Earlier this year, Relias hosted a two-part webinar series with Jennifer Flowers, CEO of Accreditation Guru. These covered the basics of accreditation and the human services industry: what is it, why to do it, review of accreditation bodies and stories from those who have been there--surveyors and consultants.  We wanted to make sure these webinars were helpful, practical and gave you information and tools you could use right away.

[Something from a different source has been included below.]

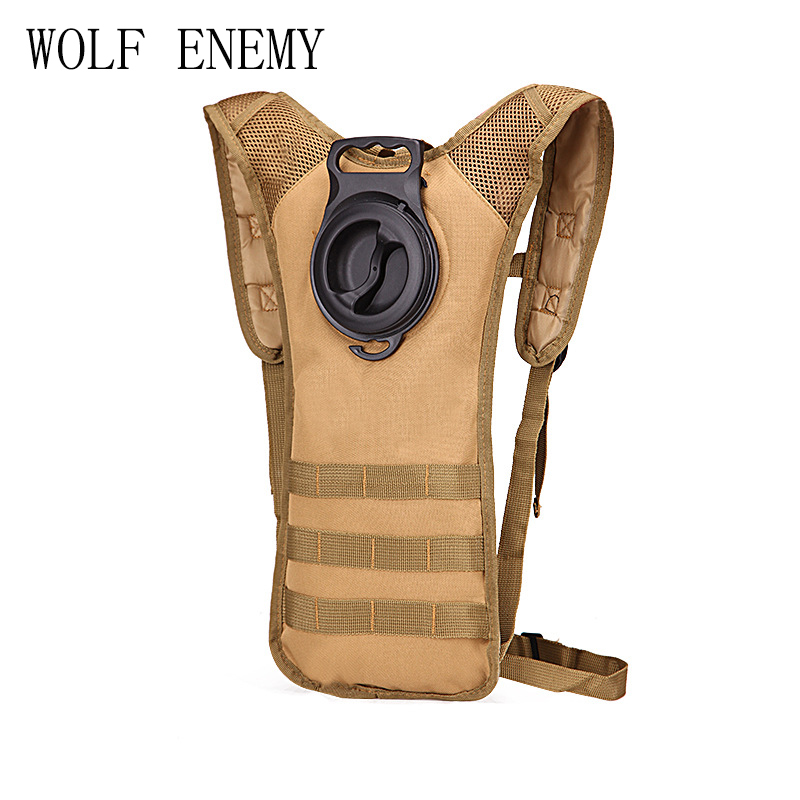 Military Bottle Pouch font b Tactical b font Kamp Malzemeleri Hydration font b Backpack b font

Hundreds of attendees asked pointed questions about accreditation and the challenges they face. We weren’t able to get to all of them but we consolidated the questions into the below post so you could review all the topics/questions from the webinar, some answered live, some answered here.

If you missed the webinars, you can watch the recordings and download handouts at these pages:

Becoming Accredited? What You Need to Know

Lessons From the Field: Stories From Accreditation Surveyors and Consultants

And now on to the Q&A…

 

1. Do the accrediting bodies accredit each program/service or the whole organization?

Both Council on Accreditation (COA) and Joint Commission accredit all programs/services for which they have accreditation standards. Commission on Accreditation of Rehabilitation Facilities International (CARF) allows an organization to determine which programs/services will seek accreditation; it is not required every eligible service area become accredited.

For all three accrediting bodies, all sites that provide the services seeking accreditation must be included in an onsite survey. For example: if a residential facility has 20 sites, it must seek accreditation for all 20 locations, not just a portion of the sites.

 

2. How long does the accreditation process take?

Most organizations take between 12 – 18 months to become accredited, depending on their initial state of readiness and progression moving through the process. In general, an organization should assume that it will take at least one year to become accredited. Organizations need time to select an accrediting body; conduct a self-assessment; write/edit policies, procedures and plans; develop supporting protocols; make organizational improvements, as necessary; and undergo a comprehensive onsite survey.

Furthermore, both CARF and COA require conformance with their accreditation standards for a minimum of six months prior to an onsite survey. The Joint Commission expects that an organization will be in compliance with all accreditation requirements by the time of a survey (it does not require a “track record” for behavioral healthcare organizations).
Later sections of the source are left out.